Carlos OVALLE (Department of Structural and Geotechnical Engineering, Pontificia Universidad Católica de Chile) actuellement professeur invité en géotechnique au GeM au sein de l’équipe MEO, donnera un séminaire à l’Ecole Centrale de Nantes le 26 février 2016 à 14h00.
Résumé de la présentation:
Geotechnical Engineering for Mine Waste Storage Facilities in Chile
Over the last two decades, the world-wide demand for copper has been rising steadily. Hence, some of the large copper recovery operations (>100,000 tonnes per day) in Chile, mainly located in the high Andes Mountains of the Atacama Desert, are looking to expand their production.

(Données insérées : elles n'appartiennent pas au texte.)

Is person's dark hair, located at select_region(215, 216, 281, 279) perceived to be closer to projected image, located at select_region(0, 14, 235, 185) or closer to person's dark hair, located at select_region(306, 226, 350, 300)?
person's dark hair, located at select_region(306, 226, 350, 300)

Although rich in minerals, the Atacama Desert presents difficult natural conditions for mining operations, namely, it is extremely dry and it is a high seismic hazard region.
Typically, after the mineral recovering process 99% of the rock extracted from the mine is waste in the form of two main types: (a) sterile waste rock and (b) slurry tailings. Waste rock is composed by very coarse rock blocks and finer fractions deposited in large rock dumps reaching hundreds of meter high, where the material could be exposed to mechanical degradation due to very high stresses. On the other hand, slurry tailings are typically a mix of sand and non-plastic silt. The most common tailings management method is the hydraulic discharge of the slurry into a storage facility confined by dams, containing loose and saturated tailings. Under these conditions, earthquakes could trigger tailings liquefaction and there is a well-documented history of earthquake-induced tailings dam failures (Dobry & Alvarez, 1967; Castro & Troncoso, 1989; Troncoso & Avendaño, 1993; Villavicencio el al., 2013).
Geotechnical engineering has a key role to play in safe engineering designs of mine waste deposits. However, common design methods are in general quite simplified and not always adapted for innovative waste deposition systems. Consequently, there is a need for more sophisticated methodologies. In this seminar, a brief description of massive copper mine waste production is presented. Examples of experimental mechanical characterization and numerical simulations of waste deposits are shown in order to analyze the seismic stability of new deposition methods recently applied in Chile.